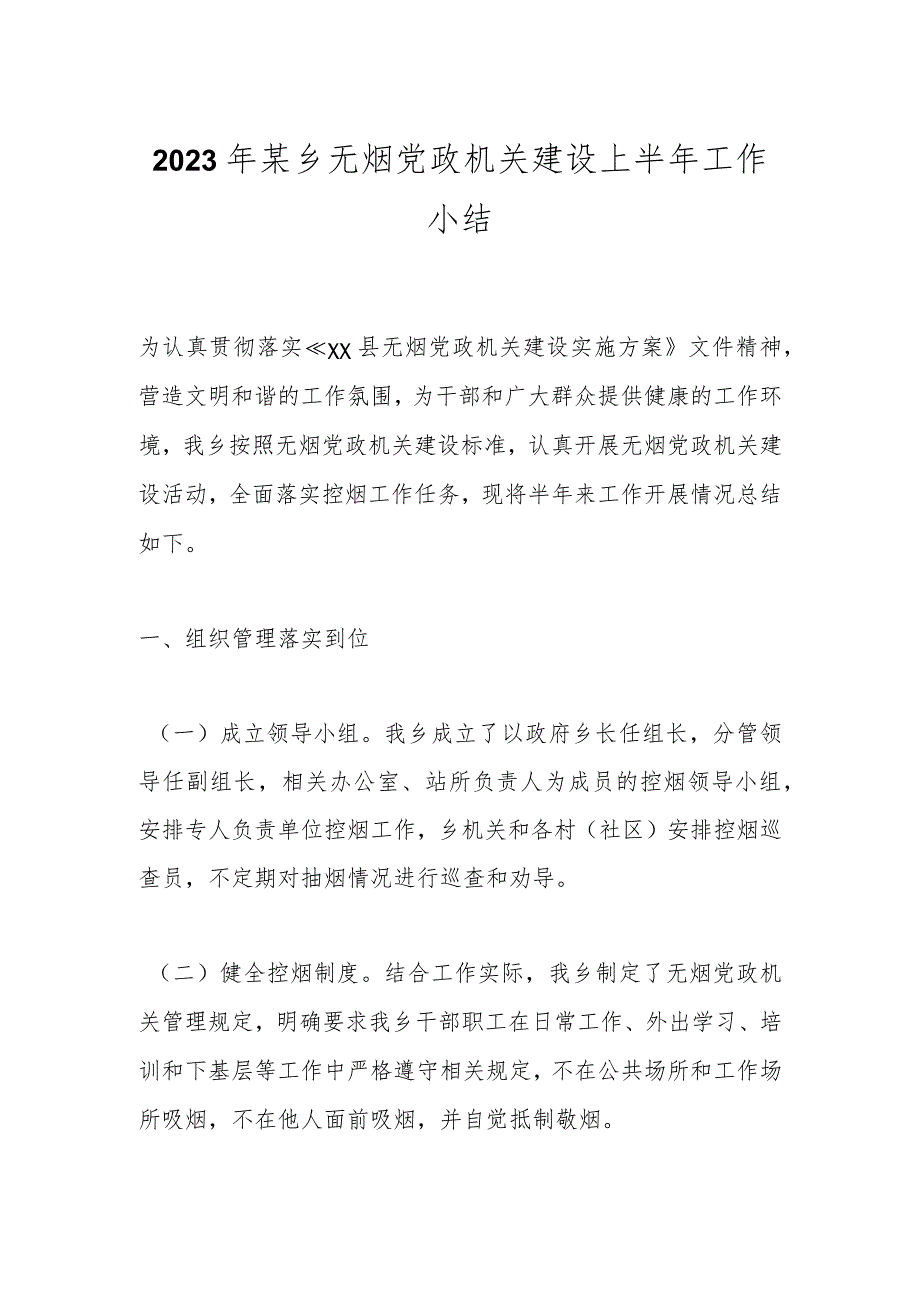 2023年某乡无烟党政机关建设上半年工作小结

为认真贯彻落实≪XX县无烟党政机关建设实施方案》文件精神，营造文明和谐的工作氛围，为干部和广大群众提供健康的工作环境，我乡按照无烟党政机关建设标准，认真开展无烟党政机关建设活动，全面落实控烟工作任务，现将半年来工作开展情况总结如下。

一、组织管理落实到位

（一）成立领导小组。我乡成立了以政府乡长任组长，分管领导任副组长，相关办公室、站所负责人为成员的控烟领导小组，安排专人负责单位控烟工作，乡机关和各村（社区）安排控烟巡查员，不定期对抽烟情况进行巡查和劝导。

（二）健全控烟制度。结合工作实际，我乡制定了无烟党政机关管理规定，明确要求我乡干部职工在日常工作、外出学习、培训和下基层等工作中严格遵守相关规定，不在公共场所和工作场所吸烟，不在他人面前吸烟，并自觉抵制敬烟。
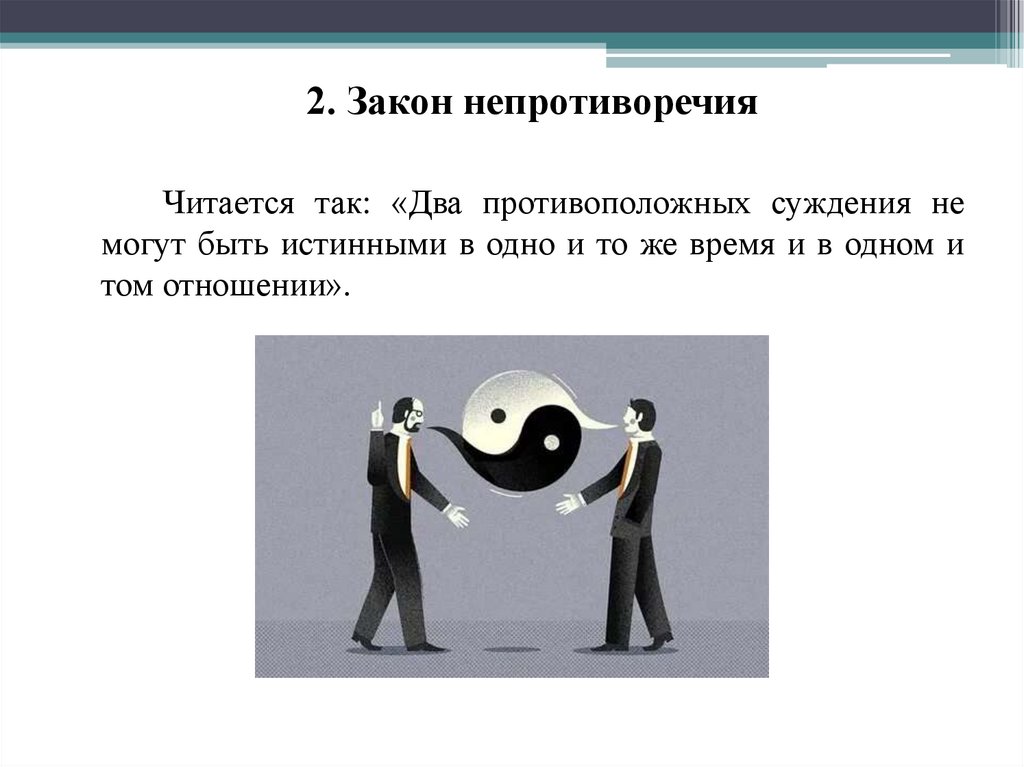 2. Закон непротиворечия

Читается так: «Два противоположных суждения не могут быть истинными в одно и то же время и в одном и том отношении».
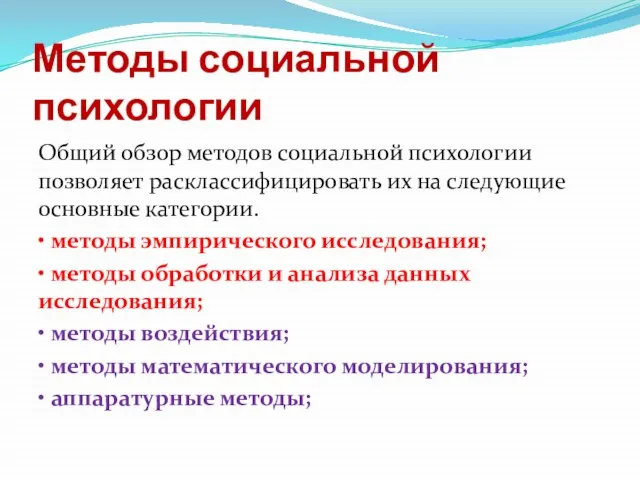 Методы социальной психологии

Общий обзор методов социальной психологии позволяет расклассифицировать их на следующие основные категории.

• методы эмпирического исследования;

• методы обработки и анализа данных исследования;

• методы воздействия;

• методы математического моделирования;

• аппаратурные методы;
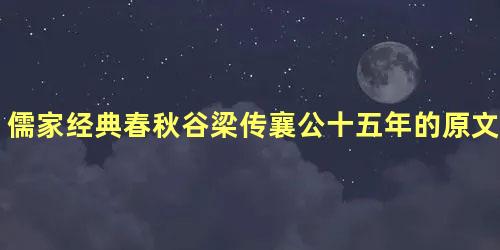 儒家经典春秋谷梁传襄公十五年的原文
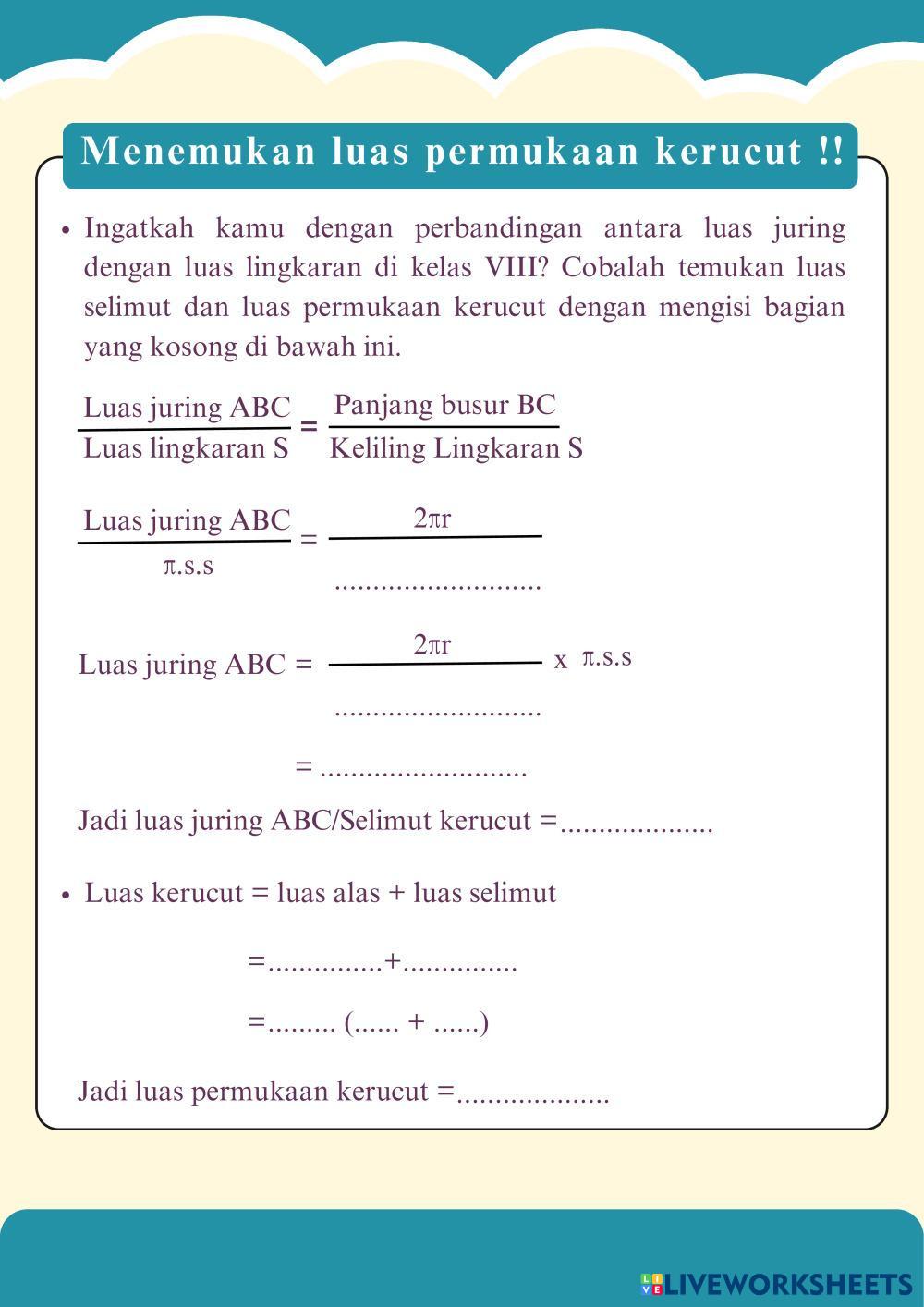 Menemukan luas permukaan kerucut !!

• Ingatkah kamu dengan perbandingan antara luas juring dengan luas lingkaran di kelas VIII? Cobalah temukan luas selimut dan luas permukaan kerucut dengan mengisi bagian yang kosong di bawah ini.

$\frac{\text{Luas juring ABC}}{\text{Luas lingkaran S}} = \frac{\text{Panjang busur BC}}{\text{Keliling Lingkaran S}}$

$\frac{\text{Luas juring ABC}}{\pi.s.s} = \frac{2\pi r}{...........................}$

Luas juring ABC = $\frac{2\pi r}{...........................}$ x $\pi.s.s$

= ...........................

Jadi luas juring ABC/Selimut kerucut =....................

• Luas kerucut = luas alas + luas selimut

=...............+...............

=......... (...... + ......)

Jadi luas permukaan kerucut =....................

LIVEWORKSHEETS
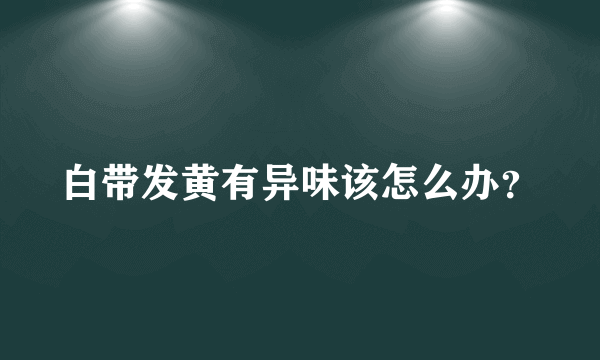 白带发黄有异味该怎么办?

===============

◆ DESCRIPTION OF THE TASK ◆
Only the number should be given: how many lines in the entries above contain the string "исследования"?

◆ EXPECTED ANSWER ◆
2